A worker in Australia suffered a work-related injury in October 2000, and subsequent injuries on the job in both February 2001 and January 2002. As a consequence of these workplace accidents, which caused difficulties in his lower extremities including feet and toes, the worker developed a series of health issues including infections and poor blood circulation.

As his condition worsened in the years following, he went through a number of surgical procedures that required amputations, including toes and part of his right leg. Nonetheless, his health continued to decline and kidney failure led to his death in 2010.

Because these issues began as a result of a workplace accident, the workers compensation scheme granted death benefits for surviving dependents. In this particular instance, the worker’s three adult biological children got in touch with Gerard Malouf and Partners in an attempt to make a compensation claim on the benefits.

At this point, we set about trying to establish their dependency status with the Workers Compensation Commission, including statements, legal agreements, accounts and personal letters. In most cases, benefits would be a spouse first and, failing that, a child of 16 years or younger. However, the claimants’ mother left the family when they were all at a young age, and they were raised by their father, who never remarried.

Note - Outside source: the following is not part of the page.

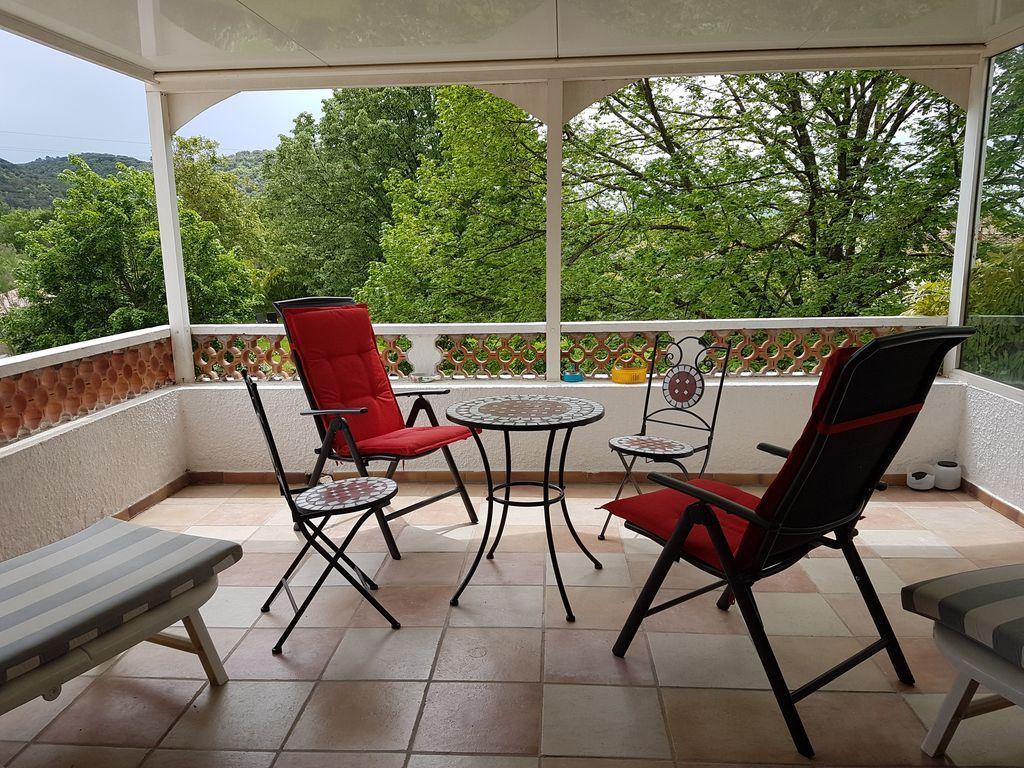 Alojamiento en Greoux les bains de 1 habitación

We were able to settle after a four-hour conciliation process, resulting in the deceased’s adult children being able to claim the benefits they were due.

Read on to learn more about how we at Gerard Malouf and Partners may be able to help you make a similarly successful claim on workers compensation for death

Does workers compensation cover death benefits?

The simple answer to this question is, “Yes,” but there will be a number of factors that impact what those benefits actually end up being.

There are a number of benefits you may be able to claim if a wage earner dies as a result of a work accident, depending on your situation and the nature of the work-related death.

In many cases, you will at least be able to receive a benefit that will cover funeral expenses for the deceased employee, support payments, or a lump sum payment.

Who can get workers compensation death benefits?

As mentioned, the death benefits stemming from a work injury will go to the spouse of the deceased (married or de facto), and after that, to a dependent child or children.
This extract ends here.